Another Nail in the Wheat Coffin

It appears that even with the evidence staring them in the face (from their own wheat bellies) registered dietitians are not willing to eliminate wheat from their diet recommendations. This article in WebMD clearly shows the conflict they are having with wheat. They know that it is the cause of weight gain, but do not want to give up the calories and fiber that wheat supplies. Sorry people, you cannot have it both ways.

I doubt the author of the WebMd article has read “Wheat Belly” by William Davis, MD, but she should. Then she could be more confident in her knowledge of how wheat does affect us and the reason we need to avoid bread at all costs, and not just the highly refined wheat products she identifies. Healthy whole grains are not that different from refined wheat products, just a little more fiber in the whole grains, but no other health benefits.

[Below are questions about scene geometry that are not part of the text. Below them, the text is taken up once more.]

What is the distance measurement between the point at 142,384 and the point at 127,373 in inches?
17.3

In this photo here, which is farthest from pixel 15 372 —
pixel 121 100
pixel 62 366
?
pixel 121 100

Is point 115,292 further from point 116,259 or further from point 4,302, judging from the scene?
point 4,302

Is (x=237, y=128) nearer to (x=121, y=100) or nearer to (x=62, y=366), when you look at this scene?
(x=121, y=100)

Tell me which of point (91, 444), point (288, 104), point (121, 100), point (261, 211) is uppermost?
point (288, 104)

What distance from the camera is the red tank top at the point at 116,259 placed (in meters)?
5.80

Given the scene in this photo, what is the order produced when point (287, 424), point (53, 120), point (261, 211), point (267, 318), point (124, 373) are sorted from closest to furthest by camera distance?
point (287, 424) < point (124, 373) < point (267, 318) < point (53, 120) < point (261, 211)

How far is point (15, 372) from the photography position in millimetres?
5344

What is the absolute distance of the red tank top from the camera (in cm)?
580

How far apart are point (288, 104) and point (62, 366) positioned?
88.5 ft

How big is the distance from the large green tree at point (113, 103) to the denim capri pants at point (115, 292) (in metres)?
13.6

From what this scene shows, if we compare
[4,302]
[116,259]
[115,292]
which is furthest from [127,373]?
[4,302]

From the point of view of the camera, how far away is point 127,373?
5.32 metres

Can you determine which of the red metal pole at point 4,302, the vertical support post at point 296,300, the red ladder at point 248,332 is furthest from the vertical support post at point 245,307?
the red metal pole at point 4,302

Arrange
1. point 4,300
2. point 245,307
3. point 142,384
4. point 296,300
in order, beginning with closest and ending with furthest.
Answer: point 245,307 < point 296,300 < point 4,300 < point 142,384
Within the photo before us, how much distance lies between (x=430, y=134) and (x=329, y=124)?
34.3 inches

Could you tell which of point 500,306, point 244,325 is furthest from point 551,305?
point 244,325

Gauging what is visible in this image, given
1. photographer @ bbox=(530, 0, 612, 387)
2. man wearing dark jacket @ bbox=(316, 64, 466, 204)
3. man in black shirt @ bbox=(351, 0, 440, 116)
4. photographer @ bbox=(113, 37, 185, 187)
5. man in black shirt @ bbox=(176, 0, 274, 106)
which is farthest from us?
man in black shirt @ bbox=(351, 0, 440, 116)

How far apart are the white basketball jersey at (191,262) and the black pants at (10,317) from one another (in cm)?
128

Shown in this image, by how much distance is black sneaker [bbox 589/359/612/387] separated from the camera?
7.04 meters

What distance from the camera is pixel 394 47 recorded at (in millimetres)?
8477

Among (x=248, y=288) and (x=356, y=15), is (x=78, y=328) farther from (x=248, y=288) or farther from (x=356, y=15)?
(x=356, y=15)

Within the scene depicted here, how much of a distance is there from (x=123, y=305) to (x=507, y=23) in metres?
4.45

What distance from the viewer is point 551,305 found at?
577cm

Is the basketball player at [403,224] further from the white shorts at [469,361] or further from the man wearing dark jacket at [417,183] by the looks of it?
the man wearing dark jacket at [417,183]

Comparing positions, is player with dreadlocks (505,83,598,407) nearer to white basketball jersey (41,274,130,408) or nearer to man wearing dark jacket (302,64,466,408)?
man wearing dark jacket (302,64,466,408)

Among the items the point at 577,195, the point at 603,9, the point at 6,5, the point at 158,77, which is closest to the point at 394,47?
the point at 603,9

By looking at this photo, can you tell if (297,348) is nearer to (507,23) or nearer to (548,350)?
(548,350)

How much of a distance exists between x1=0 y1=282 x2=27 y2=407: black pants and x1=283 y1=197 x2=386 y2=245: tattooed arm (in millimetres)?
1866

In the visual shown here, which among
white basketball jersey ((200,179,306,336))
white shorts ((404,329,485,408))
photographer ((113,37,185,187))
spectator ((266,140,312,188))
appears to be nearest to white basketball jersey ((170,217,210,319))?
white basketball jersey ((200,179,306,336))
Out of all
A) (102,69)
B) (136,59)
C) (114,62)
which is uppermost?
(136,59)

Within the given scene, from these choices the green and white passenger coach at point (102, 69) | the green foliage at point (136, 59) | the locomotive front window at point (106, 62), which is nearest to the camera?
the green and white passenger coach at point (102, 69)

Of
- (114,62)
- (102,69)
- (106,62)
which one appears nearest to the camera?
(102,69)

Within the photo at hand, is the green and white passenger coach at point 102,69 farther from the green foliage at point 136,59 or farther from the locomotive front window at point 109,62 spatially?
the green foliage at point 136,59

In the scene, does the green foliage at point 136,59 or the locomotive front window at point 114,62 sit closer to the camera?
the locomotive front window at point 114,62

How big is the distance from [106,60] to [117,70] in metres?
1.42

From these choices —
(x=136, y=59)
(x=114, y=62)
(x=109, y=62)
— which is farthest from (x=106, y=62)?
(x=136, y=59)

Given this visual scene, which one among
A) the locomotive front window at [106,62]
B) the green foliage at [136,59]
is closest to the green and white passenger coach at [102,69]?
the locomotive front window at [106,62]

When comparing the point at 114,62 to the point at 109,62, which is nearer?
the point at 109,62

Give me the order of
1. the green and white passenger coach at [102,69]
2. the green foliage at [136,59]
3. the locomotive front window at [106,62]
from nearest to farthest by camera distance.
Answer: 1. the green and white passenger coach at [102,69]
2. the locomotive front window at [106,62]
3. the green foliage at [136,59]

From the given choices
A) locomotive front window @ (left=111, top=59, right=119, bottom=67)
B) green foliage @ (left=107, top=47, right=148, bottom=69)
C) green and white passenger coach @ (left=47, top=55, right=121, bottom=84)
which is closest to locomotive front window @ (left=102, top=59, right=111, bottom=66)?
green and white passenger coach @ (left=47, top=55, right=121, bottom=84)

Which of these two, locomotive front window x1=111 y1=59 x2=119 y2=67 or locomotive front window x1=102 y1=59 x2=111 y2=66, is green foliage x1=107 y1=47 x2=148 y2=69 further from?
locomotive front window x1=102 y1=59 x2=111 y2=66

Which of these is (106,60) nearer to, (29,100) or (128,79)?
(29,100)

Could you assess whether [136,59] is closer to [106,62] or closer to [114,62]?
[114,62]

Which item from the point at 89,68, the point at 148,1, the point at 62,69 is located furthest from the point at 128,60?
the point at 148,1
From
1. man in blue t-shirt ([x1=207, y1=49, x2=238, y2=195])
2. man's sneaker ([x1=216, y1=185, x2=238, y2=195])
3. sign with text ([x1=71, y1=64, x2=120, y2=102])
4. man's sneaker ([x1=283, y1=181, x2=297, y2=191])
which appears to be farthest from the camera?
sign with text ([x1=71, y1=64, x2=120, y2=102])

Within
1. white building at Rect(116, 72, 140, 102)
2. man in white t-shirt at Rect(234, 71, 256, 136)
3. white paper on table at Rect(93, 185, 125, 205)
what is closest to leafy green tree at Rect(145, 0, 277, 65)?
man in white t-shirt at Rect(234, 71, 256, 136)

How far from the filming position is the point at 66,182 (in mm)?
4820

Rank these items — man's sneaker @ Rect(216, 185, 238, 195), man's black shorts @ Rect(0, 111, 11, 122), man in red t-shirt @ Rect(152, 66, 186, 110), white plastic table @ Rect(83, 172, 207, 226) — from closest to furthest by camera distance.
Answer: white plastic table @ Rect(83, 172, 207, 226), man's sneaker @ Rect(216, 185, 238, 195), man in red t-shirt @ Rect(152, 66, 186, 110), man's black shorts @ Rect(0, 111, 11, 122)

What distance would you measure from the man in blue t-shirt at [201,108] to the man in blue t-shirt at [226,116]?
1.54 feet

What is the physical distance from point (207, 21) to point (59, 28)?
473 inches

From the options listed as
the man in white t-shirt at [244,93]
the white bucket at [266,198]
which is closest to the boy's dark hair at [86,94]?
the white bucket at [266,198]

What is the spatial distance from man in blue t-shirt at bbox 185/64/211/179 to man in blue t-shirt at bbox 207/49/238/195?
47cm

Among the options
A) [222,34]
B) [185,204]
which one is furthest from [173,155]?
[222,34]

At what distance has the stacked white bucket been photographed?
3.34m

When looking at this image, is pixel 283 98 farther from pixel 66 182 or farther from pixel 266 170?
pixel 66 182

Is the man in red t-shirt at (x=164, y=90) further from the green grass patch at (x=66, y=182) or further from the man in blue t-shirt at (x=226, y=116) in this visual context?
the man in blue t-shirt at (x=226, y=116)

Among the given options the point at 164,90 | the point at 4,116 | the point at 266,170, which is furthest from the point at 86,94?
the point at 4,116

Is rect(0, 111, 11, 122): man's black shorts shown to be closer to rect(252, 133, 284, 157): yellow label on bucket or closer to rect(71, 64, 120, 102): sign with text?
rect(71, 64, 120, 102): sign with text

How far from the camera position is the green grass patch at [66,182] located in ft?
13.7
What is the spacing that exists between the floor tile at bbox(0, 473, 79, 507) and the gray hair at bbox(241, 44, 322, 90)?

Both types of bread can be fortified.

Those of us with type 2 diabetes are aware of the effects of the carbohydrates in wheat so when authors change to calories to emphasize the value of wheat in a low calorie diet, we know that they do not have our health as one of their interests. They are still promoting wheat even though their own research verifies that it is part of the weight problem in so many people.

Then they try to side step the issue and put the blame on highly processed wheat, meaning white bread, crackers, pretzels, and other highly refined grains that have come to symbolize the struggle with weight control. Then they return to whole wheat as the high-fiber super food.

How diabetes ended up in the discussion seems so that they could again blame highly refined wheat as the culprit and claim that whole wheat is a help. They say that whole wheat is complex carbohydrates that take longer to digest and will not cause blood glucose spikes. Then the claim is made that whole wheat has more vitamins, minerals, and fiber. What is not said is that most wheat products are fortified whether they are highly refined or whole wheat. The other fallacy of the argument is that the vitamins and minerals in whole wheat can be had in other foods.

The only reasonable discussion is on celiac disease. There is not much they can do to promote whole wheat. There is a section on limiting bread, but even then, they say if you are eating bread, make it whole-grain bread and limit the amount. I recommend that you read the article in WebMD. They are trying to have it both ways and still promote whole-grain wheat bread.